In recent time, there had been tension between the staff of the hospital and the honorary consultants who are staff of the Kwame Nkrumah University of Science and Technology (KNUST) but use the facility of the hospital to provide training for medical students and other allied health professionals.

The tension has been over staff appreciation, training and appointments. The honorary consultants claimed the hospital had always discriminated against them because they were not directly the staff of KATH although they all performed the same function.

Assurance

Addressing the consultants, Prof. Addai-Mensah, expressed the facility’s appreciation to the team for their continuous support and was grateful that they honoured his invitation.

He shared his vision with the team which was to make the hospital the preferred choice for medical care and a patient-centred one in the country.

In order to achieve that, he said it would require the involvement and the dedication of all, thus the need to smoothen the relationship between them and the hospital.
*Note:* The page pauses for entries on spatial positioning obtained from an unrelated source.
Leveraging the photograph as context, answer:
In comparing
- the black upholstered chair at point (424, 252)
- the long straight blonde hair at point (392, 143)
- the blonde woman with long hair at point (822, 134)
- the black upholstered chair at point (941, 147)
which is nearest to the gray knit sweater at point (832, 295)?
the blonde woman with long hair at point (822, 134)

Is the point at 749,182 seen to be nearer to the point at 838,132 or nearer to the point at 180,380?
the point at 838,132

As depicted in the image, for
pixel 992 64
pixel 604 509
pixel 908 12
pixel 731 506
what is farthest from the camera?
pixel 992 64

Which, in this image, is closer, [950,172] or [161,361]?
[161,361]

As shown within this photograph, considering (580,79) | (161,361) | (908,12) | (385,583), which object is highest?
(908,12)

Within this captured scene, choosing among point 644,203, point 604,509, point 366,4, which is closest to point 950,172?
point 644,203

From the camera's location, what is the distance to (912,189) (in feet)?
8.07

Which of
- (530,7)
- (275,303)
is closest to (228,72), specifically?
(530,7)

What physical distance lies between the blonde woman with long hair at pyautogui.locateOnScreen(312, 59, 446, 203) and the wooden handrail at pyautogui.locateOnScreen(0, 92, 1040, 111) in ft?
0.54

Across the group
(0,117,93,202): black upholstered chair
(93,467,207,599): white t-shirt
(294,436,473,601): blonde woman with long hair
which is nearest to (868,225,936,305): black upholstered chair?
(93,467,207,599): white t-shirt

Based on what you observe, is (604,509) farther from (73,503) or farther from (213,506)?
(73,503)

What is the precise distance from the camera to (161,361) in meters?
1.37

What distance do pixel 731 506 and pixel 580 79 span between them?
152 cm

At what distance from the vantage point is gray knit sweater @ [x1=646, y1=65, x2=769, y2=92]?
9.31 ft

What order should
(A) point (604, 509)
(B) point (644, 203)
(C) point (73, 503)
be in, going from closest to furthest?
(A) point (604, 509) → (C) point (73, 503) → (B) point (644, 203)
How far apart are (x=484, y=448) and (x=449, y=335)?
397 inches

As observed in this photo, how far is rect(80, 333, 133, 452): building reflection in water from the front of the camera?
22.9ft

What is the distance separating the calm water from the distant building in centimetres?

“I assumed this position very much aware that in spite of my passion and determination to make a difference, there is no way I can succeed without the active support and input of key stakeholders such as our colleagues from the medical school. KATH is the only one we have and so let’s together make it the best around,” he said.

Experience

Sharing his own experience during his days as a house officer and resident at KATH, he said there was no difference between doctors from KNUST and KATH as all worked together in the training of medical students and residents, and providing care to patients.

“The recent divisions between the two groups have had adverse impact on the quality of patient care at the hospital and I am happy that all the Honorary Senior Specialists and Consultants at this meeting have acknowledged this and pledged to do their best to improve the situation,” he said.

Pledge

Taking their turns to speak, the consultants pledged to support the CEO in his transformational agenda for the hospital.

Though staff of KNUST, they noted that they mostly spent their time at the hospital teaching their medical students and delivering clinical care.

They, however, regretted that the relationship between them and the management of the hospital in recent years, had not been the best due to a number of discriminatory and unfair policies and actions against them.

They were, therefore, grateful to the new CEO for his readiness to engage, consult and involve the group and other stakeholders in the administration of the hospital.

The team submitted a list of measures that they believed would allow them to give of their best to improve patient care, training and research at the hospital, if implemented.

They urged management of KATH to cease differentiating between its staff and that of the KNUST working at the hospital “when it comes to issues of capacity-building, staff motivation, appointments and recognition of hard work as they deliver the same specialist care and training expected from any other KATH employee”.

Collaboration

The honorary consultants admitted that there were times that they prioritised the interest of their employers at the expense of KATH and called for a new paradigm shift in the relationship between the two institutions to ensure their mutual growth and development.

They appealed to their members to set good examples as leading clinicians at the hospital by striving to be present during their duty days to offer and supervise patient-care and training.